# Passage to read
● ● ●
The real point of doing analysis of what a purely random process would do is
to put a bound on what needs to be explained.

It is not that actual process of extinction was unbiased - it probably was -
but it is valuable to see how much of the imbalance can be explained without
invoking special mechanisms.

Given a sufficiently high mortality rate, and given some grouping of taxa
into "families", it is possible to get extinction of those "families" and
survival of others even in a unbiased random mortality.   Exactly how many
can be calculated with the proper assumptions.  Doing the full calclulation
is quite involved and probably not worth debating over email.  However, the
key lesson is that in a severe (90% or above) mass extinction, a large
portion of the survival can be explained without recourse to special
mechanisms for differential survival.

I put families in quotes because there is a certain subjective nature in how
we analyze the results after the facts.  The most famous example is how one
groups dinosaurs and birds - many workers these days would say that
dinosaurs were NOT driven extinct at the K-T boundary, because they count
birds (cladistically) as dinosaurs.
● ● ●
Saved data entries
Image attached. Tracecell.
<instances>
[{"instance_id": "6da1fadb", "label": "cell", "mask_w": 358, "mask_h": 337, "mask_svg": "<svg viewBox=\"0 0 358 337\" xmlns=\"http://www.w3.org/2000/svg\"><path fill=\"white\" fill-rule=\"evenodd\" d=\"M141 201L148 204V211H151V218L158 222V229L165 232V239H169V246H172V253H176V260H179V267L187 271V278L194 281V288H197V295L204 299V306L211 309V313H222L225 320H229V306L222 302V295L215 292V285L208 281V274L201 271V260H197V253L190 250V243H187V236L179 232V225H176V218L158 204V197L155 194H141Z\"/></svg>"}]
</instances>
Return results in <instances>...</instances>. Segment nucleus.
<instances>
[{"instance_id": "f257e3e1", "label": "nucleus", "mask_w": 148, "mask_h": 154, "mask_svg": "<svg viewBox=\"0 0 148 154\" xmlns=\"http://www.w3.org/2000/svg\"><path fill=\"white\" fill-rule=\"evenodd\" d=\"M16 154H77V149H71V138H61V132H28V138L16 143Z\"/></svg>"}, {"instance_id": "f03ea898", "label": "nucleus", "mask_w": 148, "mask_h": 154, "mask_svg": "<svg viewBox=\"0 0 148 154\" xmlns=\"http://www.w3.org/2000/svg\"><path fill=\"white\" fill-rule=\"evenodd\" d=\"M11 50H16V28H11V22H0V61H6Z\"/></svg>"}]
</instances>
● ● ●
# Job 1
In the text on random extinction above, why do many workers say dinosaurs were not driven extinct at the K-T boundary?
# Job 2
Carry the text on random extinction forward from its last sentence.

# Exercise response 1
They count birds, cladistically, as dinosaurs.

# Exercise response 2
This subjective factor is non-trivial when it reaches the level of
individual taxa - many of the findings of gradual extinction prior to K-T
depend on subjective judgement as to which taxa disappear.  It is the
"lumper versus splitter" debate, but with higher stakes.  Double blind
studies where people analyze specimens without knowing where they lie with
respect to the K-T boundary have generally concluded that there is no
gradual extinction prior - earlier findings contained the unconsious bias of
people who expected to find a gradual extinction.

Judging whether the extinction was 90% or 99% or higher depends on both the
quality of the fossil record, and on these subjective determinations.  It is
therefore hard to measure accurately.

Raup's book on mass extinctions has many references on this.